1998年にキム・ウィークと再婚するが、ブロンソンはアルツハイマー病を発症。病との闘いの末、2003年8月30日に肺炎で死去。 享年81。
[編集] 日本でのブロンソン
[編集] マンダム
日本では大林宣彦演出の化粧品マンダムのテレビCMに出演し、男性向け化粧品にふさわしい男臭いムードで一世を風靡した。撮影費は2000万円、ブロンソンへのギャラは3万ドルであった。
アリゾナの砂丘とハリウッドのスタジオで撮影が行われた。ブロンソンは「私の初主演映画だ」といい出演を快諾。泥水をかぶる場面も「これがアリゾナにお水さ」と嘯いたという。CM中、ブロンソンは荒野を馬で駆け、カウボーイハットで河の水を汲み頭から浴びる。そして一言発する「うーんマンダム」。このセリフは日本中で大流行し、化粧品に縁のない幼い子供まで真似をするほどだった。当時ヒットしたCMソングは「男の世界(歌 : JERRY WALLACE)」。商品とCMの大ヒットから、メーカーの丹頂が社名をマンダムに変えたことはあまりにも有名。海外映画スターのCM起用の先駆けともなった。マンダムは後に彼の葬儀に献花を贈っている。
[編集] 吹き替え
大塚周夫がブロンソン作品の吹き替えの声を自ら売り込み、合わない場合は使わなくて良いと言うことで吹き替えが行われた。実際に朴訥な役柄など声が馴染み、その後ほとんどのブロンソン作品の吹き替えを担当することになった。大塚曰く、「ブロンソンには独特の間合いがある」とのことで、吹き替えを担当する役者にとっては非常に難しい存在であったという。そうした所以か、一時期、ジャン・ギャバンの死去に伴い、活動を縮小せざるを得なかった森山周一郎が担当した折は、ブロンソンをこなしたということで再び森山に脚光があてられ、後の大ヒットドラマ『刑事コジャック』に抜擢されるきっかけとなったほどである。
[編集] 「ブロンソンズ」
映画界、マスコミ界に隠れたファンが存在する。1994年にはブロンソンの持つ男気に憧れた漫画家のみうらじゅんと俳優の田口トモロヲがユニット「ブロンソンズ」を結成、雑誌『STUDIO VOICE』で『ブロンソンに聞け』という連載を持ち、その後、連載をまとめた『男気人生・ブロンソンならこう言うね』を上梓した。その中で使われた「ブロンソン汁」という言葉が一部の熱狂的なファンの中で頻繁に使われた。テレビ東京のブロンソン特集番組の際も登場した。
[編集] その他
その強烈な存在感から、多くの漫画家の作品にも登場し、手塚治虫の『ブラック・ジャック』などでもそのパロディキャラクターが登場する。また、『サザエさん』のように本人そのものが漫画のネタとなったエピソードもある。ほかにも『北斗の拳』の原作者である武論尊は彼に由来する。
アニメ映画『劇場版クレヨンしんちゃん嵐を呼ぶ!夕陽のカスカベボーイズ』は西部劇へのオマージュ作品で、劇中に『荒野の七人』出演時のユル・ブリンナー等と共にブロンソンも登場するが、声の配役で『荒野の七人』テレビ放送当時に日本語吹替えを行った小林修や大塚らがあらためて起用され、マニアを喜ばせた。

=-=-=

課題 1:
引用文によると、マンダムのテレビCMに出演したブロンソンへのギャラはいくらだったか。
課題 2:
引用文のうち、「[編集] 「ブロンソンズ」」から「起用され、マニアを喜ばせた。」までの部分をすべて一字一句違えずに打ち直せ。
引用文だけを根拠にして解答すること。

データセットに含まれるレコード:
=-=-=

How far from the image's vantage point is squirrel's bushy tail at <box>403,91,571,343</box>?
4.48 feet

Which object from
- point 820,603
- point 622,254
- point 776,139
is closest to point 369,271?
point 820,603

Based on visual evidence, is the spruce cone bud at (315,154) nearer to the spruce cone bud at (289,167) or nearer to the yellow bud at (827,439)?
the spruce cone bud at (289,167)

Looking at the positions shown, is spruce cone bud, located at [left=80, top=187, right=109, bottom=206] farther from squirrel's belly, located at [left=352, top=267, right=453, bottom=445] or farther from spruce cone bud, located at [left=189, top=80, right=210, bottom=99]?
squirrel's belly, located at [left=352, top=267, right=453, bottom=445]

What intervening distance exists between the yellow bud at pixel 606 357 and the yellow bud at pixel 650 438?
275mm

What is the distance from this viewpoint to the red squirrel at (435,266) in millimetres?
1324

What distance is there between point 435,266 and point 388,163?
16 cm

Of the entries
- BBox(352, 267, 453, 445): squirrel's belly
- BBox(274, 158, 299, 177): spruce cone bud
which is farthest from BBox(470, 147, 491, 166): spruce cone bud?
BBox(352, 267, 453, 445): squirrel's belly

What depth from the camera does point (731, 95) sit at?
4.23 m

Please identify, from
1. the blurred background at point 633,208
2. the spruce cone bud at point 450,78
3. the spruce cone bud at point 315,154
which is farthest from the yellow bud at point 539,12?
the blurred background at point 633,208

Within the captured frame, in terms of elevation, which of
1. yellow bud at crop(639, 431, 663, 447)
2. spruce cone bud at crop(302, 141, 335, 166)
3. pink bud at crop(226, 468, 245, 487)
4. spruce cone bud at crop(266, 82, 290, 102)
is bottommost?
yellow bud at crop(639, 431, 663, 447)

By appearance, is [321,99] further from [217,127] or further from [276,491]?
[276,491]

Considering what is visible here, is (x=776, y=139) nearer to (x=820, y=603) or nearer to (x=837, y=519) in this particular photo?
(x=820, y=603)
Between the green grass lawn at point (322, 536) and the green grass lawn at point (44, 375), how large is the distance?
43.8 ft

=-=-=

解答 1:
3万ドル

解答 2:
[編集] 「ブロンソンズ」
映画界、マスコミ界に隠れたファンが存在する。1994年にはブロンソンの持つ男気に憧れた漫画家のみうらじゅんと俳優の田口トモロヲがユニット「ブロンソンズ」を結成、雑誌『STUDIO VOICE』で『ブロンソンに聞け』という連載を持ち、その後、連載をまとめた『男気人生・ブロンソンならこう言うね』を上梓した。その中で使われた「ブロンソン汁」という言葉が一部の熱狂的なファンの中で頻繁に使われた。テレビ東京のブロンソン特集番組の際も登場した。
[編集] その他
その強烈な存在感から、多くの漫画家の作品にも登場し、手塚治虫の『ブラック・ジャック』などでもそのパロディキャラクターが登場する。また、『サザエさん』のように本人そのものが漫画のネタとなったエピソードもある。ほかにも『北斗の拳』の原作者である武論尊は彼に由来する。
アニメ映画『劇場版クレヨンしんちゃん嵐を呼ぶ!夕陽のカスカベボーイズ』は西部劇へのオマージュ作品で、劇中に『荒野の七人』出演時のユル・ブリンナー等と共にブロンソンも登場するが、声の配役で『荒野の七人』テレビ放送当時に日本語吹替えを行った小林修や大塚らがあらためて起用され、マニアを喜ばせた。